> YOUR INSTRUCTIONS
Quote the items below word for word, starting at the line that contains "How far from" and ending at the final line of the items.

> INFORMATION SHOWN
((
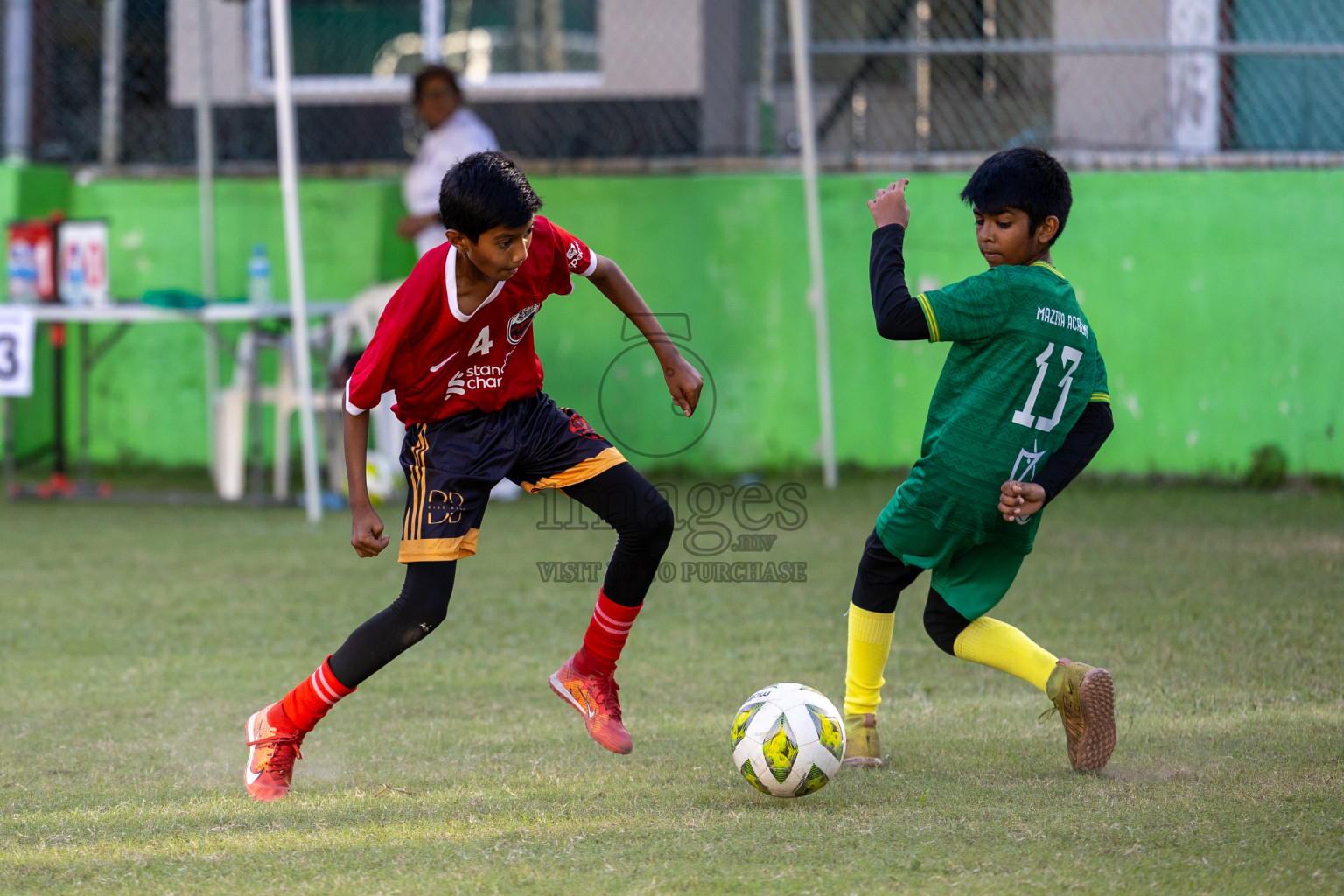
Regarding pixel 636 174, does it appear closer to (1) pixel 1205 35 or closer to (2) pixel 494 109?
(2) pixel 494 109

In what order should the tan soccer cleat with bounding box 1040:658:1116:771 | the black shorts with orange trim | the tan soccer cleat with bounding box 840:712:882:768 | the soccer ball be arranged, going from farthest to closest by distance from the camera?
the tan soccer cleat with bounding box 840:712:882:768
the black shorts with orange trim
the tan soccer cleat with bounding box 1040:658:1116:771
the soccer ball

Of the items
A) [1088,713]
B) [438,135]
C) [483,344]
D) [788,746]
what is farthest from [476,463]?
[438,135]

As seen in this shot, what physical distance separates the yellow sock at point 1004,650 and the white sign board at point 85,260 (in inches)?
225

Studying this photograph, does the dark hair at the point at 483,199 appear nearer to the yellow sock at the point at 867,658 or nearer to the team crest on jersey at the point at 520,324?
the team crest on jersey at the point at 520,324

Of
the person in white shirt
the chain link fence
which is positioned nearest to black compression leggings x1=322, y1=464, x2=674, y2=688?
the person in white shirt

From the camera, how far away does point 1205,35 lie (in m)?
8.36

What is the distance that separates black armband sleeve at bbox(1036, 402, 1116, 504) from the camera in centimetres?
336

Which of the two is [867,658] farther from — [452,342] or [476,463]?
[452,342]

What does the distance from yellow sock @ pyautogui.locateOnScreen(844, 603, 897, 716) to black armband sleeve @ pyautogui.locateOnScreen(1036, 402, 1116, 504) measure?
0.51 metres

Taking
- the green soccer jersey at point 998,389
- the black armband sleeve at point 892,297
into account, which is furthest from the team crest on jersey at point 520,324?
the green soccer jersey at point 998,389

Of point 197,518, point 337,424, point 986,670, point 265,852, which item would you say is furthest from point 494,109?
point 265,852

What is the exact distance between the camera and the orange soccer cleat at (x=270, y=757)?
10.7 ft

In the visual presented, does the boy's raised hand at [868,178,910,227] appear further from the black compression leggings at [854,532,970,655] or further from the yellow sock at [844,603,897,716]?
the yellow sock at [844,603,897,716]

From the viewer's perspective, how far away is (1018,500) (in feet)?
10.6
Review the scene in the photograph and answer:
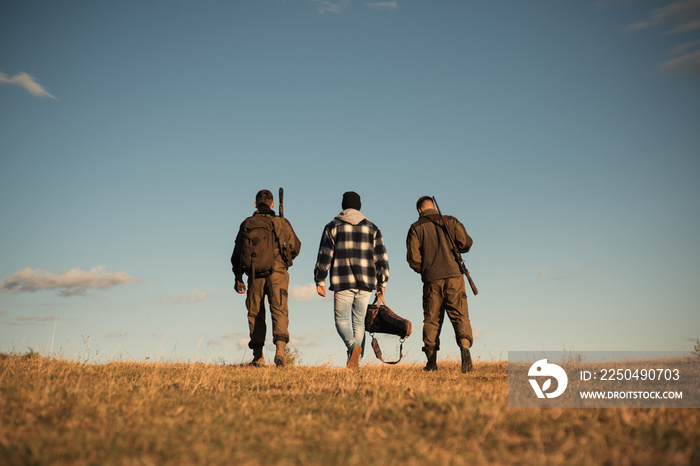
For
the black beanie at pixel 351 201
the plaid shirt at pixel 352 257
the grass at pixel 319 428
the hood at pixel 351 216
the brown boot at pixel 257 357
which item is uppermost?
the black beanie at pixel 351 201

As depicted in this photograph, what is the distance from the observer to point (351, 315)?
9281mm

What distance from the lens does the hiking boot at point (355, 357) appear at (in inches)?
353

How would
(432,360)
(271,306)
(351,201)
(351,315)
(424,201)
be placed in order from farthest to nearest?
(424,201) < (351,201) < (271,306) < (432,360) < (351,315)

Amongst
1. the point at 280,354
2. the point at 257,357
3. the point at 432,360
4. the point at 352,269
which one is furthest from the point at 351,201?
the point at 257,357

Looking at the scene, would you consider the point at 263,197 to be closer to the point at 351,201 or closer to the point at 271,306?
the point at 351,201

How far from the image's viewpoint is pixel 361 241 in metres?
9.35

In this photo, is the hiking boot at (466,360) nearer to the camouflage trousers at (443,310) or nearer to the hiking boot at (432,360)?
the camouflage trousers at (443,310)

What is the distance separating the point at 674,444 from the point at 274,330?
699 centimetres

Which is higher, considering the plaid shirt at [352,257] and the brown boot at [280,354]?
the plaid shirt at [352,257]

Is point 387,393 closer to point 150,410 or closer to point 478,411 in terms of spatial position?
point 478,411

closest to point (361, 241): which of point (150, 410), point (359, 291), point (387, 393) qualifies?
))
> CORRECT RESPONSE
How far from the image's viewpoint is pixel 361 241 in metres?
9.35

In this photo, is the hiking boot at (466,360) nearer to the camouflage trousers at (443,310) or nearer to the hiking boot at (432,360)?
the camouflage trousers at (443,310)

What is the distance separating the point at 674,444 from the point at 274,330?
699 centimetres

Which is higher, considering the plaid shirt at [352,257] and the brown boot at [280,354]?
the plaid shirt at [352,257]

Is point 387,393 closer to point 150,410 or closer to point 478,411 in terms of spatial position?
point 478,411

closest to point (361, 241): which of point (150, 410), point (359, 291), point (387, 393) qualifies?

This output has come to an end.